SCP-2113-JPはシェアード・ワールド『SCP Foundation』に投稿された作品のひとつである。
オブジェクトクラスはEuclidだったが、後に収容が無期限に放棄されたオブジェクトに適用されるKušumに変更された。
項目名は「そして目を閉じた」。


旧特別収容プロトコル

プロトコルは以下の2文が全てである。

  • PoI-8291はクラスE監視対象に指定し、2020/12/24に収容を行う。
  • PoI-8291の死後、臨床解剖結果をPara-Archiveに提供する。

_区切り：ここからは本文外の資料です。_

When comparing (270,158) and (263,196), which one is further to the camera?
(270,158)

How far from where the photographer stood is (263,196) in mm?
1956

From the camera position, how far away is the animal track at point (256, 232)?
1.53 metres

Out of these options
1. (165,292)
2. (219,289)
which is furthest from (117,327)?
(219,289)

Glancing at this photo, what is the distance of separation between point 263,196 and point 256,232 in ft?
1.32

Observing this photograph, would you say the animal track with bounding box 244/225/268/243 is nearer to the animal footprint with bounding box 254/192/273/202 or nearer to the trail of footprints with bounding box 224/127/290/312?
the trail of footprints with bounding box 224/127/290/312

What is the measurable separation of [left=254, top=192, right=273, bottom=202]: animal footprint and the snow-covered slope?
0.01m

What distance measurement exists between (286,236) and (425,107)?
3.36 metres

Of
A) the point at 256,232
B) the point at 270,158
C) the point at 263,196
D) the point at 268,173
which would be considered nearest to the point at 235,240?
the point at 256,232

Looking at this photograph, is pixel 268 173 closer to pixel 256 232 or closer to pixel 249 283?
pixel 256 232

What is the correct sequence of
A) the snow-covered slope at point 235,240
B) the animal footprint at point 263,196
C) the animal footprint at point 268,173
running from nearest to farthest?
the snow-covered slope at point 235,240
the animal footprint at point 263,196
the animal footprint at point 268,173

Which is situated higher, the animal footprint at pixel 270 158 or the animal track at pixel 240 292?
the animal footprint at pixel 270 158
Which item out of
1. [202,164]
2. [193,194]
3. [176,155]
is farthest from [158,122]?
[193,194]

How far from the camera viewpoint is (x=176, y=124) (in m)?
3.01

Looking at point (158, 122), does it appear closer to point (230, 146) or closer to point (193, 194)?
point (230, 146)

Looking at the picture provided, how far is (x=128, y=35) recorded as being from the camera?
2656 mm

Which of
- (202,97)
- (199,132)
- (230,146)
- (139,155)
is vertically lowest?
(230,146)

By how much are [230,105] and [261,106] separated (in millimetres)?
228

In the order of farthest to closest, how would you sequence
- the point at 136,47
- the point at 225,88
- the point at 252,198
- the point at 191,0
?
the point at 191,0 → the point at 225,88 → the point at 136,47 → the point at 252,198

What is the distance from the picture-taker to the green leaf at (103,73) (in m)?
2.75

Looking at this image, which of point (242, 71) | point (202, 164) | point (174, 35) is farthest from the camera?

「Para-Archive」という聞き慣れないワードが出てきたが、これは各平行次元の財団に相当する正常性維持機関が共同で運営する、複数の次元に関わる情報を共有するためのプラットフォームである。
つまりこのオブジェクトは「複数の次元に関わる」性質を持っており、それにPoI-8291という人物が関与しているということがわかる。


概要

SCP-2113-JPは、平行次元のAre We Cool Yet?の構成員、堂薗どうぞの りょう氏が自殺に用いた1発の銃弾である。
その異常性を端的に説明すると「減速することなく移動し続ける」というもの。減速しないということは威力も保たれているということであり、銃弾は進路上のものを破壊しながら移動する。


宇宙にでも飛んで行ったら厄介だが、それだけで収容を無期限に放棄するほど、財団は甘くない。手の届かない場所に飛んで行ったとしても監視や警戒はする。ではどういった要因が財団に収容を放棄させたのか。

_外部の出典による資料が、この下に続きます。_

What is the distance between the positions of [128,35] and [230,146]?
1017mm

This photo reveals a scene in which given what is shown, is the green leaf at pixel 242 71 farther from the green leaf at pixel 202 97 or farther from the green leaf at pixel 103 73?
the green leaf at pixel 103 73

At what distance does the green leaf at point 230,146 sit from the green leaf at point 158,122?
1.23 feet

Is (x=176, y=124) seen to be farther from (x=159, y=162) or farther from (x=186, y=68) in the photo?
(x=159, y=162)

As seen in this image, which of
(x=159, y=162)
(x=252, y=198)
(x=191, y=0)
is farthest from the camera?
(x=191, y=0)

プロトコルでも説明したように、この銃弾は「複数の次元に関わる」異常性を持つ。
実はこの銃弾が移動しているのは大量に存在する堂薗氏の多次元同位体の中、わかりやすく正確に言えば平行次元の堂薗氏にあたる全ての人物の脳組織内なのである。
銃弾は堂薗氏の右脳に出現し、左側頭骨に到達すると、最も近接した次元の堂薗氏の右脳に転移し、その堂薗氏を殺害する。これを繰り返すことで、平行次元の堂薗氏は将来的に全員死亡する。
このオブジェクトは言うなれば、次元を越えて稼働する堂薗了自動鏖殺システムなのである。


堂薗氏の自殺

この壮大な無理心中とも言える事案のきっかけとなった自殺が起きたのは2020/12/18。場所はこの報告書が作成された次元における鳥取県米子市にあたる、北陽県弓ヶ浜市。
市内で起きた現実性低下事象を調査していた財団が堂薗氏の遺体を発見し、拳銃自殺したこととオブジェクトの存在、そして自殺した堂薗氏の異常性が判明し、情報共有が行われた。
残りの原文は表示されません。